Heading into the third quarter, inflation remains well above historical norms, but there’s also a growing concern that GDP growth could disappoint and corporate earnings and guidance will start showing signs of peaking.

Economic Sweet Spot: On Tuesday, the Labor Department reported the consumer price index increased 5.4% in the month of June, its largest gain in nearly 13 years. However, the Federal Reserve has said elevated inflation levels will be “transitory” as the economy reopens to full capacity following the pandemic.

Bank of America analyst Jared Woodard believes the U.S. economy is in a sweet spot of bullish equity market momentum, rising employment, and a favorable credit market that will keep stocks rising in the second half of the year.

“We see ‘just right’ conditions for equities & credit given consumer strength, credit market dry powder, and easy policy,” Woodard wrote in a note.
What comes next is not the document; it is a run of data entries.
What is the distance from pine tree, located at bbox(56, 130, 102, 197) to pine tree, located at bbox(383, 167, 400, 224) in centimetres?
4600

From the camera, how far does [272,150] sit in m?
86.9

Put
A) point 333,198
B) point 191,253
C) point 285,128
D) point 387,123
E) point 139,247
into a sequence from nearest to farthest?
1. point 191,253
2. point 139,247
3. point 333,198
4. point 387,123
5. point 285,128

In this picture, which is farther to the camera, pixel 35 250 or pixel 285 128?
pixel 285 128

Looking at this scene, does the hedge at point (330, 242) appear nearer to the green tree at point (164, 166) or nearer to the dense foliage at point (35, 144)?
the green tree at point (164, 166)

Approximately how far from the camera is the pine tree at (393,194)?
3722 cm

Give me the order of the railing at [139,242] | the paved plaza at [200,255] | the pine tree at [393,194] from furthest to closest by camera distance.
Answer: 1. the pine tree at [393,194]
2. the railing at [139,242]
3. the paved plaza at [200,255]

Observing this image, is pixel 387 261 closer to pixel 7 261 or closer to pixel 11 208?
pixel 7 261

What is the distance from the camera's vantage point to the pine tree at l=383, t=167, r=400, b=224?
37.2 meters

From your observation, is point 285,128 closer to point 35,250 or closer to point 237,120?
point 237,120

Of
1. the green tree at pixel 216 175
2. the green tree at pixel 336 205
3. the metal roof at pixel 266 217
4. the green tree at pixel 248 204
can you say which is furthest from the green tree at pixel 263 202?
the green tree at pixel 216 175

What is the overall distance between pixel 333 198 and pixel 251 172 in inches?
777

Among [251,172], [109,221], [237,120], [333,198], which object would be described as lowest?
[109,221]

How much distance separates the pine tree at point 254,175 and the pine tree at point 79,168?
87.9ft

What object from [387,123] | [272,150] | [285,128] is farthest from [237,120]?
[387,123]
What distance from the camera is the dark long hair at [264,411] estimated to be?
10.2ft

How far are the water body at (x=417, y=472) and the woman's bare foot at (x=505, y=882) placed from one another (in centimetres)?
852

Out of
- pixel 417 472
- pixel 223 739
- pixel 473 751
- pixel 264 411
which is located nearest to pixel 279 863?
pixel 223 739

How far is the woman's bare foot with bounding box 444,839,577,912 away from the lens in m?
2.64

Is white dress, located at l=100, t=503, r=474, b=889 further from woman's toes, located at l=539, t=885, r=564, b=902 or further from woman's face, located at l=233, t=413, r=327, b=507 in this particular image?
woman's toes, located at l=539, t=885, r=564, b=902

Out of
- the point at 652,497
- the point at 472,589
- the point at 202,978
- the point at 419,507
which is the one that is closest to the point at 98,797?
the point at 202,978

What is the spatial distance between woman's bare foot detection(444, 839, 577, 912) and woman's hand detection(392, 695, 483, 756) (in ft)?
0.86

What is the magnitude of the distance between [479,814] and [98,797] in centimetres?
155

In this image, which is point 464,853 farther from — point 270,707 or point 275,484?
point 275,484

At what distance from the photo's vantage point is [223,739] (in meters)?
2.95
Related Link: 477 Days And Counting: How The Current Post-Pandemic Bull Market Compares To Bull Markets Of The Past

Bullish Catalysts: The Bank of America team estimates U.S. consumers have $2.5 trillion of excess cash following the pandemic. Woodard said Tuesday 70% of that excess cash is held by the wealthiest 20% of Americans, which have historically invested excess cash into stocks and savings.

U.S. banks have massive balance sheets, which was recently confirmed by the annual stress tests. Woodard said that dry powder can help facilitate productivity growth once the new capex cycle begins in the second half of the year.

Finally, Woodard said the outlook for central bank and political policies is favorable heading into the second half of the year. The infrastructure spending bill is likely already priced into the market at this point, and it’s not too large to contribute to excess stimulus hyperinflation concerns. In addition, the Fed isn’t expected to raise interest rates until 2023, so fears over rising rates will likely not hold back stock prices in the near term.

Benzinga’s Take: The SPDR S&P 500 ETF Trust (NYSE:SPY) has generated a 99.8% total return since the market hit its pandemic bottom on March 23, 2020. The stock market is clearly pricing in some extremely high recovery expectations, but given more than $6 trillion in stimulus measures, extremely easy year-over-year comps and no major obstacles on the horizon, the S&P 500 appears well-positioned to continue its bullish momentum in the third quarter and beyond.